Ionosphere plasma density irregularities (e.g. plasma bubbles) are important to understand and predict because they can cause radio scintillation that affects communications and navigation systems. He+ density depletions considered as originating from equatorial plasma bubbles were involved in this study. They are usually detected in the topside ionosphere (~1000 km) deeply inside the plasmasphere (L~1.3 - 3) [1, 2, 3, 4].
a) Plasma bubbles are produced by Rayleigh-Taylor instability at the bottomside of ionosphere and transported up to the topside ionosphere. Since there are some questions about the survival possibilities of the topside plasma bubbles, the characteristic times of the main photochemical and electrodynamics processes, in which plasma bubbles are involved, were compared. He+ loss process, ambipolar and cross-field (Bohm) diffusion transport, vertical plasma drift and He photo ionization were under consideration. It was found that there is enough time (~40 hr) for the plasma bubbles to survive and to be detected.
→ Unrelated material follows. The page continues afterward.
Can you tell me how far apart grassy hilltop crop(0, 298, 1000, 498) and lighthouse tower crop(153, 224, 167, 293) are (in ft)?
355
(b) It was revealed that the topside plasma bubbles can be easily detected as He+ density depletions during high/maximal solar activity. The convenient conditions for observations appear because the strong depleted in He+ density bubbles most well contrast with the He+ density background layer very well developed in the topside ionosphere during high solar activity [5].
The results of this pioneer study suggest the new investigation questions based mainly on data lacking. There is need to understand better the role of electrodynamics in plasma bubble evolution/decay and the conditions appropriated for plasma bubble lifting to the topside ionosphere heights.
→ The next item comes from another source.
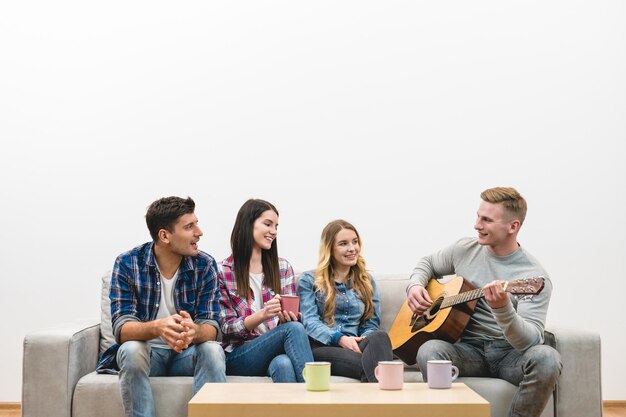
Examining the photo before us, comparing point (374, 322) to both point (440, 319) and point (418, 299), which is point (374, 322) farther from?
point (440, 319)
[1] L.N. Sidorova, Adv. Space Res. 33, 850 (2004).
[2] L.N. Sidorova, Adv. Space Res., 39, 1284 (2007).
[3] L.N. Sidorova, Geomag. and Aeronomy, 48, 56 (2008).
[4] L.N. Sidorova, S.V. Filippov, J. Atm. Solar-Terr. Phys. 86, 8391, doi: 10.1016/j.jastp.2012.06.013 (2012).
[5] C.R. Wilford et al., J. Geophys. Res., 108(A12), 1452, doi:10.1029/2003JA009940 (2003).